Combining these ingredients will transform your meal into a flavorful and satisfying experience. Enjoy crafting your peanut tempeh masterpiece!
Why You’ll Love This Peanut Tempeh
When you think of delicious plant-based protein, peanut tempeh pan-fried tops the list. This recipe isn’t just a dish; it’s a delightful narrative of flavors and textures, waiting to elevate your weeknight dinners or impress your friends at a gathering. It’s an effortless way to introduce healthy ingredients while still keeping your taste buds wanting more.
Protein-Packed Goodness
Tempeh is a fermented soy product that packs a powerful protein punch. With about 31 grams of protein per cup, it’s a fantastic meat alternative that’s not only satisfying but also incredibly nutritious. Think about effortlessly incorporating more protein into your diet without compromising taste.
Irresistible Flavor Combinations
What makes this dish special is the combination of peanut butter with savory soy sauce and spicy garlic. This trio harmonizes beautifully during the frying process, resulting in a golden, crispy exterior paired with a nutty, tender interior. Each bite feels as indulgent as it does wholesome.
Quick and Easy Preparation
The straightforward cooking process allows you to whip up this meal even on the busiest of nights. In under 30 minutes, you can serve a dish that’s bursting with nutrients and flavor—making it perfect for those hectic weeknights when you still want to enjoy a hearty meal.
Embrace the joy of cooking with this peanut tempeh pan-fried recipe—trust me, your taste buds will thank you!

Tips for Making the Perfect Peanut Tempeh
Crafting the ideal peanut tempeh dish isn’t just about the ingredients; it’s about embracing the cooking process. There’s something rewarding in transforming humble tempeh into a star dish, and with these tips, you’ll unlock its full potential.
Choosing Quality Tempeh
Opt for fresh, organic tempeh whenever possible. The flavor and texture of high-quality tempeh significantly enhance your dish. Look for tempeh that is creamy and well-fermented, with a nutty aroma that hints at its rich flavors.
Marinating for Flavor
Marinating your tempeh before pan-frying is a game-changer. A mix of peanut butter, soy sauce, and a splash of lime juice can soak in beautifully, enriching the flavors. Aim for at least 30 minutes in the fridge. Trust me, that patience pays off!

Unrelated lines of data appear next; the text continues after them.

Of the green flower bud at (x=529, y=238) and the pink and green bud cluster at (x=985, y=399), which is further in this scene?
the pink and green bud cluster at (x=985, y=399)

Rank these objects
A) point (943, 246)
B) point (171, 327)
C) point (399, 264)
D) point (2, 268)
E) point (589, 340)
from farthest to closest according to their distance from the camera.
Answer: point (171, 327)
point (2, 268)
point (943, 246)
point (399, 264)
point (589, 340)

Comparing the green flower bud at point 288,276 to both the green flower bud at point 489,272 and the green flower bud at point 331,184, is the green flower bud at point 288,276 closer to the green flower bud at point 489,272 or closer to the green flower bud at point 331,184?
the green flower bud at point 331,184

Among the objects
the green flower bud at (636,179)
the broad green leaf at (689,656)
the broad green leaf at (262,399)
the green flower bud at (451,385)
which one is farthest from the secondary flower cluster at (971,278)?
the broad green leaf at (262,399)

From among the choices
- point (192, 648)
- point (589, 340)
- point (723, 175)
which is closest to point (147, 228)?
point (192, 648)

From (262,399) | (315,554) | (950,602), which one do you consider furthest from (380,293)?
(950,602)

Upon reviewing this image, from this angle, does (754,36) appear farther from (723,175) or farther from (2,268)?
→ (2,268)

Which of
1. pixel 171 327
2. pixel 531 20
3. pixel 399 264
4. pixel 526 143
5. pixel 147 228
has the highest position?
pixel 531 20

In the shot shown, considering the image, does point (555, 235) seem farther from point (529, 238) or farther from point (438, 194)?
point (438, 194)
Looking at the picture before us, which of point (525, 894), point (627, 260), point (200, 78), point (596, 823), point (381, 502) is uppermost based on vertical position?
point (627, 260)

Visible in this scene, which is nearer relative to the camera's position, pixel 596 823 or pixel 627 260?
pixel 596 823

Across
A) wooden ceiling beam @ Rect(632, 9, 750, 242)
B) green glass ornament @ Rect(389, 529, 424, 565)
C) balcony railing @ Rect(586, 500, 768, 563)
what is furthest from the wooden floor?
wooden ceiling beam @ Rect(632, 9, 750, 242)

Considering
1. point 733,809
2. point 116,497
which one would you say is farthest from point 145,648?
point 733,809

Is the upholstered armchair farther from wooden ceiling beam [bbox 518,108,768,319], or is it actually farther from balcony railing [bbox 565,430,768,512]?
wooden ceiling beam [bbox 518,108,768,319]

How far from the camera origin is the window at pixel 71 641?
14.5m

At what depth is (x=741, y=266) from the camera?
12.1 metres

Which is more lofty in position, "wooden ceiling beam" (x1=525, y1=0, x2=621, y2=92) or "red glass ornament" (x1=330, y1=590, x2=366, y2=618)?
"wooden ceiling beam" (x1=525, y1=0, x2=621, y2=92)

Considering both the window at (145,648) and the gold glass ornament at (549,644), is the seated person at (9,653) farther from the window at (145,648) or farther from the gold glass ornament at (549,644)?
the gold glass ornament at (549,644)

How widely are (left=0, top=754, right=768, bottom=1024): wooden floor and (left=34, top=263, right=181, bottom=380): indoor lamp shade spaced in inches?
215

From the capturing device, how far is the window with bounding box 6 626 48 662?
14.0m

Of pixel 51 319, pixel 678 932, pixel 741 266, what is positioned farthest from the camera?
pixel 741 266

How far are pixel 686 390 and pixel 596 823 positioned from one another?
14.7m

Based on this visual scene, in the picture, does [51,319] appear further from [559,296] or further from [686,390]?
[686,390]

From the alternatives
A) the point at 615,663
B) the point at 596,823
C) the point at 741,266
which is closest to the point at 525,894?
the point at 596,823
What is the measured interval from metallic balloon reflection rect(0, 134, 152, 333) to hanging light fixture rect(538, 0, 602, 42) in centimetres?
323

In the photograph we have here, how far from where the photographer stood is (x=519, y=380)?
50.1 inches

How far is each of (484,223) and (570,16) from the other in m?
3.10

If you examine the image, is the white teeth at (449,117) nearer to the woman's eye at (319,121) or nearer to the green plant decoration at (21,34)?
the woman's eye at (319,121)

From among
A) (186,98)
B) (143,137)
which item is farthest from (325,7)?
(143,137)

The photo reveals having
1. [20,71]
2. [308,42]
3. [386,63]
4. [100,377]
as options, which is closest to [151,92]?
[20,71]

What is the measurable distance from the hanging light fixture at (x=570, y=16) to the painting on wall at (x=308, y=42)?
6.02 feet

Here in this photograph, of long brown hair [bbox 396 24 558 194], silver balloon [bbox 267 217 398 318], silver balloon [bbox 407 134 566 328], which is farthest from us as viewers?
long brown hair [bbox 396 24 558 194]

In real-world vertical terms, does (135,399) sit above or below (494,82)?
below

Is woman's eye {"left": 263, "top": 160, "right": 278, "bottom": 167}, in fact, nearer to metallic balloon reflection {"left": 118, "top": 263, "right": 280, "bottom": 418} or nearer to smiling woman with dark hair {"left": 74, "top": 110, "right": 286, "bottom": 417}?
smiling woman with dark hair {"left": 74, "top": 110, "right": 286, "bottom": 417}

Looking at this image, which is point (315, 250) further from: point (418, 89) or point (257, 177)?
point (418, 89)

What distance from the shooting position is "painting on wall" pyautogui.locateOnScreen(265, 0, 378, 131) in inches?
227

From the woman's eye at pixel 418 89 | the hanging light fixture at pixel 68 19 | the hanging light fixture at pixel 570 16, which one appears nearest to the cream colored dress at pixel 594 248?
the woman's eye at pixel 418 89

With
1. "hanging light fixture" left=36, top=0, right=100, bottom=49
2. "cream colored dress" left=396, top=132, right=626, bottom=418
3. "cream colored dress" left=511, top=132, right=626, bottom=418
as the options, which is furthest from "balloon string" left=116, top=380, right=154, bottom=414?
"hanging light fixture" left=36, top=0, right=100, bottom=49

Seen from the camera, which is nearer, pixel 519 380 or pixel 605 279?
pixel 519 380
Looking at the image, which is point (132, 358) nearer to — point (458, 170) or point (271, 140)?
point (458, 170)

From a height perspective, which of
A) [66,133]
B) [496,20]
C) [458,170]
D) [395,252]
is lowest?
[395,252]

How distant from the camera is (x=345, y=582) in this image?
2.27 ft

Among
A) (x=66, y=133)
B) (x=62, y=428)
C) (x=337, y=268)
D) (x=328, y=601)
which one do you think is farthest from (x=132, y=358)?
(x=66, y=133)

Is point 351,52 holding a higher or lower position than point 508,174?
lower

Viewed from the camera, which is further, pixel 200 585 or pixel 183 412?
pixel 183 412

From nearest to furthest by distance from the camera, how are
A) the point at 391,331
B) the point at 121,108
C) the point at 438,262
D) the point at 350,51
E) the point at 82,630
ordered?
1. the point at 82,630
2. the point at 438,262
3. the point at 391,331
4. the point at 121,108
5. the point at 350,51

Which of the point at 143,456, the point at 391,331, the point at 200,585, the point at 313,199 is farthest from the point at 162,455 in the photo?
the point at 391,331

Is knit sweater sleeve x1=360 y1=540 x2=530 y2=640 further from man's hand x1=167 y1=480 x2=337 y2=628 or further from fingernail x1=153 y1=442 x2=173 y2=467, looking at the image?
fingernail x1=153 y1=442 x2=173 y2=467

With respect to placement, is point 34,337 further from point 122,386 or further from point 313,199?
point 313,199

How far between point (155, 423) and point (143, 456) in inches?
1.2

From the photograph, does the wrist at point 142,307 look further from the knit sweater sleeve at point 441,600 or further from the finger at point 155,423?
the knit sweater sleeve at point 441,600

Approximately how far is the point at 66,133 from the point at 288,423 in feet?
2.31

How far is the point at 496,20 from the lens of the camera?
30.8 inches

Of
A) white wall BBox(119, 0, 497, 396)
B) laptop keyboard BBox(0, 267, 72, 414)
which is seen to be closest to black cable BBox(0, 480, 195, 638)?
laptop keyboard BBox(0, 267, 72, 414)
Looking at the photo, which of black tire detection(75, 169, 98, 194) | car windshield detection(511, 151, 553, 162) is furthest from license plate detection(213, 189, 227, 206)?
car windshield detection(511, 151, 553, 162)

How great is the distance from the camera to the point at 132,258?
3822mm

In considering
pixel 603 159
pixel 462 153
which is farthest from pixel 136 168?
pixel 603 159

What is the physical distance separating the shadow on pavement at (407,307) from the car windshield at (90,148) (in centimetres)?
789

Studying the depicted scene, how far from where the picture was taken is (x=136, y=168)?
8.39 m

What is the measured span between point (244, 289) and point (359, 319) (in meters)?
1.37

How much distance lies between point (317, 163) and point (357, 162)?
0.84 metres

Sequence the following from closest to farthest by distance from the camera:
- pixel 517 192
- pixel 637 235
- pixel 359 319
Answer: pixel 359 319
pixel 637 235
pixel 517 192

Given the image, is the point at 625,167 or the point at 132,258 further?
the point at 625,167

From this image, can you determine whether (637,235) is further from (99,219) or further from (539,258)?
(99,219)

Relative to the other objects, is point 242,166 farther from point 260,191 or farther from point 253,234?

Perfecting the Pan-Frying Technique
When pan-frying your peanut tempeh, avoid overcrowding the pan. Give each piece enough space to crisp up nicely without steaming. A medium-high heat works best: hot enough to get that lovely golden crust, but not so high that you burn the surface while the inside remains cold.
Serving Suggestions
Pair your peanut tempeh pan-fried with steamed vegetables or a fresh salad! The creaminess of peanut sauce complements crunchy textures, creating a delightful meal that’s both satisfying and nutritious.
With these tips, your peanut tempeh will shine at every meal!
Time Breakdown for Peanut Tempeh
Cooking peanut tempeh pan-fried is not only delicious but also quick and easy, making it perfect for weeknight dinners or meal prep. Here’s a handy time breakdown to help you plan your cooking schedule seamlessly.
Preparation Time
Getting everything ready takes about 15 minutes. This includes chopping veggies, marinating the tempeh in your favorite peanut sauce, and gathering your ingredients.
Cooking Time
The actual cooking takes around 10-12 minutes. This consists of pan-frying the tempeh until it’s golden and crispy. The sizzling sound will have your taste buds tingling in anticipation!
Total Time
In total, you’re looking at about 25-30 minutes from start to finish, giving you a wholesome meal ready in no time. Dive into this peanut tempeh pan-fried delight that’s perfect for any occasion!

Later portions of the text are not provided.